Hoje, ao observar o cotidiano, é difícil não notar as marcas deixadas por aquele período. O que poderia ter sido um renascimento de valores humanos parece ter se transformado em uma rotina de ansiedade, estresse e reatividade. Cada vez mais as pessoas se mostram soterradas por uma pressão que parece não ter fim. No trabalho, sinais de esgotamento e excesso de obrigações. No trânsito, olhares irritados, as discussões acaloradas por motivos banais. Nas famílias, na política, enfim, nos grupos em geral, há fadiga, incômodos e desencantos. A percepção de que todos estão sobrecarregados é quase palpável. Conversas que antes giravam em torno de sonhos e planos agora se limitam a desabafos sobre a dificuldade de lidar com a rotina, a polaridade de um País dividido, o desconforto com o outro. O que antes era uma troca leve de ideias tornou-se um espaço de descompressão, onde as pessoas compartilham suas lutas diárias, como se estivessem tentando encontrar um fio de conexão em meio ao caos.

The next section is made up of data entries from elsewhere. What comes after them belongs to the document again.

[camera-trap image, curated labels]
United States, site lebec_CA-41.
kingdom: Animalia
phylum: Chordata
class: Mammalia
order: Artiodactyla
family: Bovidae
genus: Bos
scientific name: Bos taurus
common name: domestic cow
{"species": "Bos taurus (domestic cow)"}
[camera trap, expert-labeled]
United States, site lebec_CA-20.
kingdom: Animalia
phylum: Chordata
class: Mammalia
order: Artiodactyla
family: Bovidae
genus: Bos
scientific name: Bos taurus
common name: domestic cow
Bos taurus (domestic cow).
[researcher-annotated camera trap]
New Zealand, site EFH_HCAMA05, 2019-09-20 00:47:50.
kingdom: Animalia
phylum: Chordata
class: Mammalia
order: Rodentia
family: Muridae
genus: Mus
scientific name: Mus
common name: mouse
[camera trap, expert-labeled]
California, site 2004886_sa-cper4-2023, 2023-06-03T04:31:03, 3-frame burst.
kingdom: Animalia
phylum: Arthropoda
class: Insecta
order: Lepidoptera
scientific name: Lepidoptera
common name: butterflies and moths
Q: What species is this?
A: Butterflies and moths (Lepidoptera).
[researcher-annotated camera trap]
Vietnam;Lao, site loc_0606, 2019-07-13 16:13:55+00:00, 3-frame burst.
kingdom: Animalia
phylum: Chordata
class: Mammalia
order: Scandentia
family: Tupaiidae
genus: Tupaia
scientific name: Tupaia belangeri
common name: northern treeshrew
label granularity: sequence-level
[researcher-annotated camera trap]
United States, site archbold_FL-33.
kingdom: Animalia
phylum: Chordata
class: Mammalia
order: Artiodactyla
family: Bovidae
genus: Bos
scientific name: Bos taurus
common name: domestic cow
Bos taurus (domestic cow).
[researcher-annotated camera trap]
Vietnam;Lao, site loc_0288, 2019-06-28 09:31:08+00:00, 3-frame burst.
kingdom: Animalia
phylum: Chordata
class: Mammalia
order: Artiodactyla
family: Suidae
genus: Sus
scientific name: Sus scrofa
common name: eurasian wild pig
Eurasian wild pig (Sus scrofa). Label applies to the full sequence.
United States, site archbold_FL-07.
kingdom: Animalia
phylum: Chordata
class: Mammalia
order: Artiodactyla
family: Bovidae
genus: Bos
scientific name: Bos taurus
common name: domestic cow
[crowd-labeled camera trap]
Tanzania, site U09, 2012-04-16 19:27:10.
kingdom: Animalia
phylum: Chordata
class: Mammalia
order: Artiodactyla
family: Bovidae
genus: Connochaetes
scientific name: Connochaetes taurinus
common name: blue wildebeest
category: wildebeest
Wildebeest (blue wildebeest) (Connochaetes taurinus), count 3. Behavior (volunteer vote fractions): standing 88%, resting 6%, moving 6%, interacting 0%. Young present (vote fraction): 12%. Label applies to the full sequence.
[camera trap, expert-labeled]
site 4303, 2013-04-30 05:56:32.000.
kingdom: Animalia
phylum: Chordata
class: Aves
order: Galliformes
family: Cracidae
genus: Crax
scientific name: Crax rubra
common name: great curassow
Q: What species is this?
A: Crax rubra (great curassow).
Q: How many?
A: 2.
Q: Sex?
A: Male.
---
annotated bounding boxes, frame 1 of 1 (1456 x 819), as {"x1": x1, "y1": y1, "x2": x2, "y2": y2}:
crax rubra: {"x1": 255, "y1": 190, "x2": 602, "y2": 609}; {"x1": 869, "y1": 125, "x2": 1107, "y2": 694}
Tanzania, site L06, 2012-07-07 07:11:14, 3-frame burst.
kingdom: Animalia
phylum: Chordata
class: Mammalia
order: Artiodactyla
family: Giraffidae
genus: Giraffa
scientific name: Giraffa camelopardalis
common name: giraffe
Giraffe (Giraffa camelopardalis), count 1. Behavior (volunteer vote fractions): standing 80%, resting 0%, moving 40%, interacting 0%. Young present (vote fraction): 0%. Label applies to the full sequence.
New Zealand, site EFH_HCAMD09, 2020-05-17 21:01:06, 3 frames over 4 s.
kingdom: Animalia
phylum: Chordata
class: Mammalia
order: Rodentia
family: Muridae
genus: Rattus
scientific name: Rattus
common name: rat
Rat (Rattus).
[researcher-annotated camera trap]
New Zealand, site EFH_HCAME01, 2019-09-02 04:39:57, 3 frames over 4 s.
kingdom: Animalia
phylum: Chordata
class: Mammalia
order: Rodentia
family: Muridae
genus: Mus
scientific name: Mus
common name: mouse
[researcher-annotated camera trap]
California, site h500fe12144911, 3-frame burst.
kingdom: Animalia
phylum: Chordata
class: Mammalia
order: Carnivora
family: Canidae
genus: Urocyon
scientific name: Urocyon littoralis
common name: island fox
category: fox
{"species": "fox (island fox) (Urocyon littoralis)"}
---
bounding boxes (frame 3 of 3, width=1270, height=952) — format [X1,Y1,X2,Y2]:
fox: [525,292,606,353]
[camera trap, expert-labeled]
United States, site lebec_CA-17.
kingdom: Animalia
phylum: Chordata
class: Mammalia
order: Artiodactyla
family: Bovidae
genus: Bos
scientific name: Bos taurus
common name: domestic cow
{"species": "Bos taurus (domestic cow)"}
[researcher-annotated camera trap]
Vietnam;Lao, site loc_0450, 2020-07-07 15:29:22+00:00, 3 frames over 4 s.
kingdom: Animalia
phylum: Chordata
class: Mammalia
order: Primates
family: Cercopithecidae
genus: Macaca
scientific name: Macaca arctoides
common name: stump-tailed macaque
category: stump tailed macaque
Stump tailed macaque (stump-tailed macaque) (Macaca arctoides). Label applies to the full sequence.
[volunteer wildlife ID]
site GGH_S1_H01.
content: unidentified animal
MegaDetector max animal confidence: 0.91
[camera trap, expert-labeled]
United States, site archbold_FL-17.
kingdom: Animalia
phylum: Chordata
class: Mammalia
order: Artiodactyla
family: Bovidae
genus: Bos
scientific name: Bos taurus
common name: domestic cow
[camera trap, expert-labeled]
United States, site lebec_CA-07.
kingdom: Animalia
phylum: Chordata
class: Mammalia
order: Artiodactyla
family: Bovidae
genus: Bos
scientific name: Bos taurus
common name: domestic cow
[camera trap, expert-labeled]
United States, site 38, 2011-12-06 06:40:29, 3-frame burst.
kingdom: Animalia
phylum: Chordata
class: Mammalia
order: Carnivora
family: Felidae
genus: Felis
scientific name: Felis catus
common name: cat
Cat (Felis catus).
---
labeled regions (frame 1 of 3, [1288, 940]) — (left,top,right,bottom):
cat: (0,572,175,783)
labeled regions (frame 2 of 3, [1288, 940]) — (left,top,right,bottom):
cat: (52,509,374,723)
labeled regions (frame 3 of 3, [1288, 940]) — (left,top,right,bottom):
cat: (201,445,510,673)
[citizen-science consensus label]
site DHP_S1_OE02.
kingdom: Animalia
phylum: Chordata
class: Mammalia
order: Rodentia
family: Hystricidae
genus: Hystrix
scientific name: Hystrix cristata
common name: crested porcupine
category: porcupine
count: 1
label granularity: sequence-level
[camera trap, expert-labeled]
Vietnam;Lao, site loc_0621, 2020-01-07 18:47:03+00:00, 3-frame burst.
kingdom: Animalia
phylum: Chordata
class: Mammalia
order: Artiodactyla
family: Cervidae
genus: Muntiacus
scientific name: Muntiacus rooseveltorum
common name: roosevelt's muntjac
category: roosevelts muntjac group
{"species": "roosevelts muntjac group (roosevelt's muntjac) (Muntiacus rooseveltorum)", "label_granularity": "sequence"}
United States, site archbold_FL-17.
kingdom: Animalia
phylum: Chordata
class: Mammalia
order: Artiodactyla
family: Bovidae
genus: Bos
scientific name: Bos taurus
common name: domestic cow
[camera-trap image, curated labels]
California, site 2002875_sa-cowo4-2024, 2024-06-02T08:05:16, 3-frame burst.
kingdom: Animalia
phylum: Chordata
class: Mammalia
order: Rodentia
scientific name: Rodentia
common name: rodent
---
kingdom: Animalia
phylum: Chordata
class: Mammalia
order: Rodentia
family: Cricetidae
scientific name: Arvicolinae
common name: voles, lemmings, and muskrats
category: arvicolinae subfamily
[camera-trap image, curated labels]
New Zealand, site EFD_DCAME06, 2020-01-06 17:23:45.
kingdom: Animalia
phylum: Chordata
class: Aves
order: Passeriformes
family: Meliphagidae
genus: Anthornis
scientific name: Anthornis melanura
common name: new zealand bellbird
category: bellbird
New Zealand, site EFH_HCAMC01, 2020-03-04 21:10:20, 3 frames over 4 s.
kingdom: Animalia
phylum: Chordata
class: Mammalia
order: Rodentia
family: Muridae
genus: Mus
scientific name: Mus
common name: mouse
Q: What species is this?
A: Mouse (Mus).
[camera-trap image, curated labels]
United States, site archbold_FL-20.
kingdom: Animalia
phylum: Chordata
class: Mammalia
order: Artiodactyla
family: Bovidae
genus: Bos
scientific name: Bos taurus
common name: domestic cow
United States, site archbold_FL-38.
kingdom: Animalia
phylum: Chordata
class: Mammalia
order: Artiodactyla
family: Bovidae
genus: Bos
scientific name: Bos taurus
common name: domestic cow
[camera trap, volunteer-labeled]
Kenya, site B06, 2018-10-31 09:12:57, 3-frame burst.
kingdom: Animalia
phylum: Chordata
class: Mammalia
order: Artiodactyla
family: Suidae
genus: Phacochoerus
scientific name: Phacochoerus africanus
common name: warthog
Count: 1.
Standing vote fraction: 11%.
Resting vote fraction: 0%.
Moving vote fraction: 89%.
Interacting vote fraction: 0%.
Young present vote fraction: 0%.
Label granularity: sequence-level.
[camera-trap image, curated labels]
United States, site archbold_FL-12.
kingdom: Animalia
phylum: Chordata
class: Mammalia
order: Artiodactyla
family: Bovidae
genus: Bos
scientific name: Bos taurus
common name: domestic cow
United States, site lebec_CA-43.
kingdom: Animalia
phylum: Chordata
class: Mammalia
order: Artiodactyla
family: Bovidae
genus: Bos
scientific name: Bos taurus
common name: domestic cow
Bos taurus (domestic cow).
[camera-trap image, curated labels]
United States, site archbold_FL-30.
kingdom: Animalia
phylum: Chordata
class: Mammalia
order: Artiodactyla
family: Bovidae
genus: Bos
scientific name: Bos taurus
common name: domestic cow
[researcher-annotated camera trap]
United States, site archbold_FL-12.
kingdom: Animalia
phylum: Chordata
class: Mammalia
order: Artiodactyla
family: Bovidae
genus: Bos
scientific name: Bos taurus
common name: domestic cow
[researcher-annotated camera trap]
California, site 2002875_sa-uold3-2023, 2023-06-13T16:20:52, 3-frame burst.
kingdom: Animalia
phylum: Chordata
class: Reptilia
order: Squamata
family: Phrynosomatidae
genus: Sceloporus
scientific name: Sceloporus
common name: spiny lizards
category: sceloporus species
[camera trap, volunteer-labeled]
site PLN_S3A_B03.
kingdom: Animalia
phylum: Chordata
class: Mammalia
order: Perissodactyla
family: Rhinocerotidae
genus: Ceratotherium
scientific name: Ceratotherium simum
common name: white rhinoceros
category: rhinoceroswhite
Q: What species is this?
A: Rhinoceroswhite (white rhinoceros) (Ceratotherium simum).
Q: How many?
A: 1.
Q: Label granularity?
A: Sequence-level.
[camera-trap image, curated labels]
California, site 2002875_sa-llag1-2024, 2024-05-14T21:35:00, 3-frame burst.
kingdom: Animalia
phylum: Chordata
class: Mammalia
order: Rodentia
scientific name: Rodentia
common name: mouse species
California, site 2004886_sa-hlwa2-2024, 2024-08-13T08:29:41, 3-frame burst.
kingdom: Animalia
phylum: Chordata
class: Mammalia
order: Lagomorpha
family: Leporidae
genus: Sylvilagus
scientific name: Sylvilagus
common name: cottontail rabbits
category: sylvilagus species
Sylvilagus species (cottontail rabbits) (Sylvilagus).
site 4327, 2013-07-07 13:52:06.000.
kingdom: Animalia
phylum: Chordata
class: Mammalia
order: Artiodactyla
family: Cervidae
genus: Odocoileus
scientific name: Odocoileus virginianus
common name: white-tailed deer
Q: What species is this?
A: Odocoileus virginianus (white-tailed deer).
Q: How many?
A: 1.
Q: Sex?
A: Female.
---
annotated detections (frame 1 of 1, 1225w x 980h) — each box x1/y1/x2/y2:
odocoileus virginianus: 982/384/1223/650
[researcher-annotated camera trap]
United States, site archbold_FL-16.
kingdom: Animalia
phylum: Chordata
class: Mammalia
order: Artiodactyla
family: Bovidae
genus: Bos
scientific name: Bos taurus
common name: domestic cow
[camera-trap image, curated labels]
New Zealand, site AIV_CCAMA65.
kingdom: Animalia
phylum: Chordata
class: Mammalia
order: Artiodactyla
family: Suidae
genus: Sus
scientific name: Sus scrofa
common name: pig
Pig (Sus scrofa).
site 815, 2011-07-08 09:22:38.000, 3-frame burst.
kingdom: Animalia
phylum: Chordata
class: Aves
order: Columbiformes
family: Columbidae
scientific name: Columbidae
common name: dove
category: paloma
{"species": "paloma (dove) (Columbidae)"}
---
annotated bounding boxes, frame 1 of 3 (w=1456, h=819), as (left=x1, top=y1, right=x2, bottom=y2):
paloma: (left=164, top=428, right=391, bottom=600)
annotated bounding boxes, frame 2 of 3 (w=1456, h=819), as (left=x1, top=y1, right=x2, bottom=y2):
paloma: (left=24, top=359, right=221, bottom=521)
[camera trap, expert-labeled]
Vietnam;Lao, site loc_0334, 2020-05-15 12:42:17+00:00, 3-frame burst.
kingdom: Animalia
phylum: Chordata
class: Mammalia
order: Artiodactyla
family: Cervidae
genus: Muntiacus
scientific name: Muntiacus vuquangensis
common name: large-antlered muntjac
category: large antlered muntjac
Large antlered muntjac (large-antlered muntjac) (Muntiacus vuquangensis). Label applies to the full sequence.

As estatísticas sobre saúde mental têm revelado um aumento alarmante de transtornos, desde a depressão até a síndrome do pânico. As redes sociais, que antes eram uma forma de conexão, passaram a ser um espelho distorcido que amplifica as inseguranças, criando um ciclo vicioso de comparação e insatisfação. Nem todos estão conseguindo navegar tranquilamente no mar da realidade complexa e desafiadora que nos cerca.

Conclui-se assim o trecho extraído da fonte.